- PAGE EXTRACT
From and after a Change in Control , the party receiving such Notice of Termination may notify the other party within 30 days after any Notice of Termination is given (or in the event of a termination pursuant to Subsection 5(c), within 30 days of the expiration of the 30-day period during which the Company failed to cure the condition specified in the Notice of Termination) that a dispute exists concerning the termination, provided that such notice is given in good faith and the party giving such notice pursues the resolution of such dispute with reasonable diligence.

 

6.     Compensation Upon Termination or During Disability. From and after a Change in Control, upon termination of Employee’s employment or during a period of Disability, Employee shall be entitled to the following benefits:

 

(a)     During any period that Employee fails to perform his full-time duties with the Company as a result of Employee’s Disability, Employee shall continue to receive his base salary at the rate in effect at the commencement of any such period, together with all compensation payable to Employee under the Company’s disability plan or other plan during such period, until this Agreement is terminated pursuant to Subsection 5(a) hereof. Thereafter, Employee’s benefits shall be determined in accordance with the Company’s long-term disability plan as in effect immediately prior to a Change in Control.

- EXERCISE A
Answer these questions about the agreement excerpt:
(i) Within how many days after a Notice of Termination is given may the receiving party notify the other party that a dispute exists?
(ii) At what rate does Employee keep receiving base salary while failing to perform full-time duties because of Disability?
(iii) Under which plan are Employee's benefits determined after the Agreement is terminated pursuant to Subsection 5(a)?
- EXERCISE B
Supply the text that follows the final sentence of the agreement excerpt.
The records are not needed for anything here.

- ENTRIES SUPPLIED
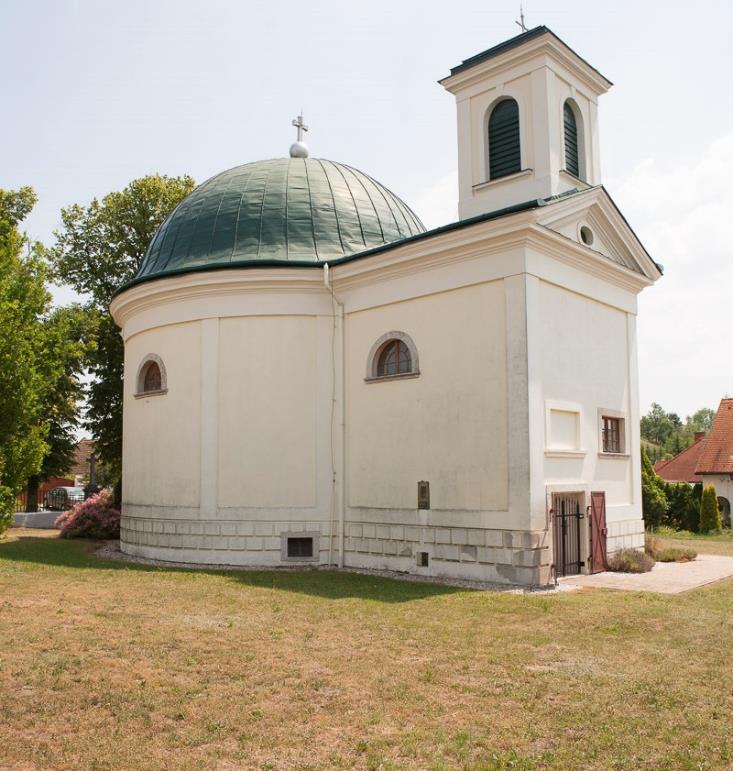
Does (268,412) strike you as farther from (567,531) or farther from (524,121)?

--

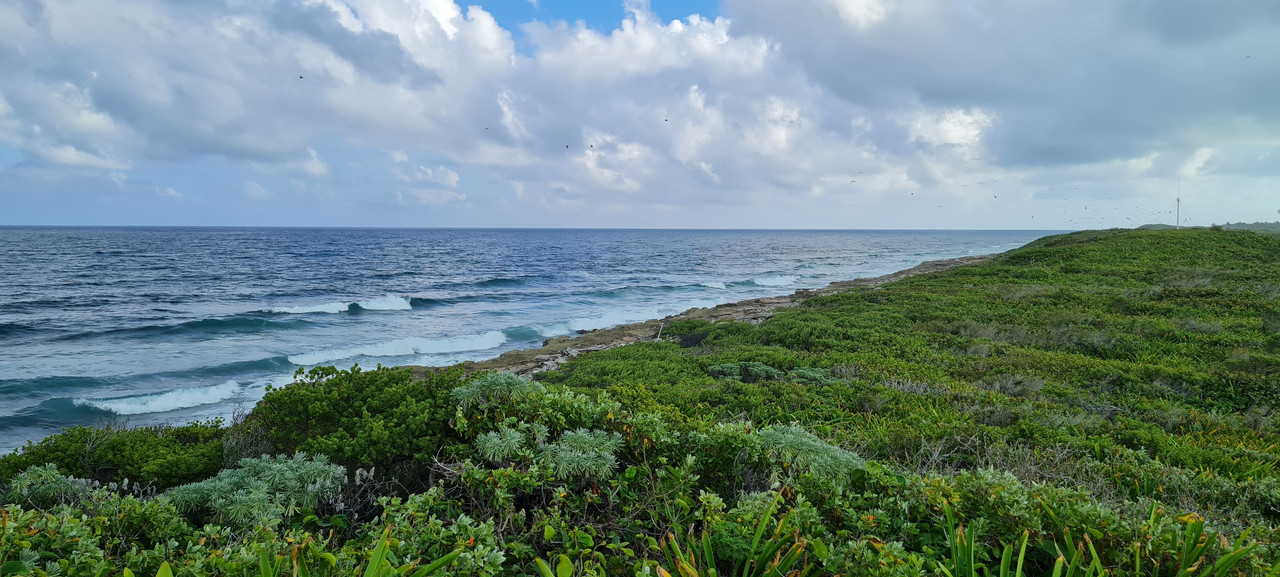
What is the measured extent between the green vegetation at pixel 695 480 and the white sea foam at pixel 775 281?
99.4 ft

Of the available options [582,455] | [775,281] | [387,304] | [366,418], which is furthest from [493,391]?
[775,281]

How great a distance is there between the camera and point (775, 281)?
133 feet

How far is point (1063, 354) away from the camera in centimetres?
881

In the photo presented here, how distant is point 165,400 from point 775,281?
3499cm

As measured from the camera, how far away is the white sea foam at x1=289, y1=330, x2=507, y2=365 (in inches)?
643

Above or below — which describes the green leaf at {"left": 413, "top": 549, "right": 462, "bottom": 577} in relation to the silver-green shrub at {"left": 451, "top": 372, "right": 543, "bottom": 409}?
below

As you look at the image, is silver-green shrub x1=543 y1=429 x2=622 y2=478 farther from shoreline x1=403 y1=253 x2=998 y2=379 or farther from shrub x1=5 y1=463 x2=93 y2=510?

- EXERCISE RESPONSE A
(i) Within 30 days.
(ii) At the rate in effect at the commencement of the period of Disability.
(iii) The Company's long-term disability plan as in effect immediately prior to a Change in Control.

- EXERCISE RESPONSE B
 

(b)     If Employee’s employment shall be terminated by the Company for Cause or by Employee other than for Good Reason, Disability, death or Retirement, the Company shall pay Employee’s full base salary through the Date of Termination at the rate in effect at the time Notice of Termination is given and any amounts to be paid to Employee pursuant to the Company’s retirement and other benefits plans of the Company then in effect, and the Company shall have no further obligations to Employee under this Agreement.

 

(c)     If Employee’s employment shall be terminated by the Company or by Employee for Retirement, or by reason of his death, Employee’s benefits shall be determined in accordance with the Company’s retirement, benefit and insurance programs then in effect.

 

(d)     After the occurrence of a Change in Control, if Employee’s employment by the Company is terminated by the Company other than for Cause and other than because of Employee’s death, Disability or Retirement or by Employee for Good Reason then, effective as of the Date of Termination, in lieu of any severance benefits which Employee otherwise would be eligible to receive under the Company’s severance plan or policy as in effect immediately prior to the Change in Control, Employee shall be entitled to the benefits provided below:

 

(i)     The Company shall pay Employee his full base salary through the Date of Termination at the rate in effect at the time the Notice of Termination is given, plus all other amounts to which Employee is entitled under any compensation or benefit plan of the Company (excluding any severance benefits under the Company’s severance plan or policy) at the time such payments are due under the terms of such plans.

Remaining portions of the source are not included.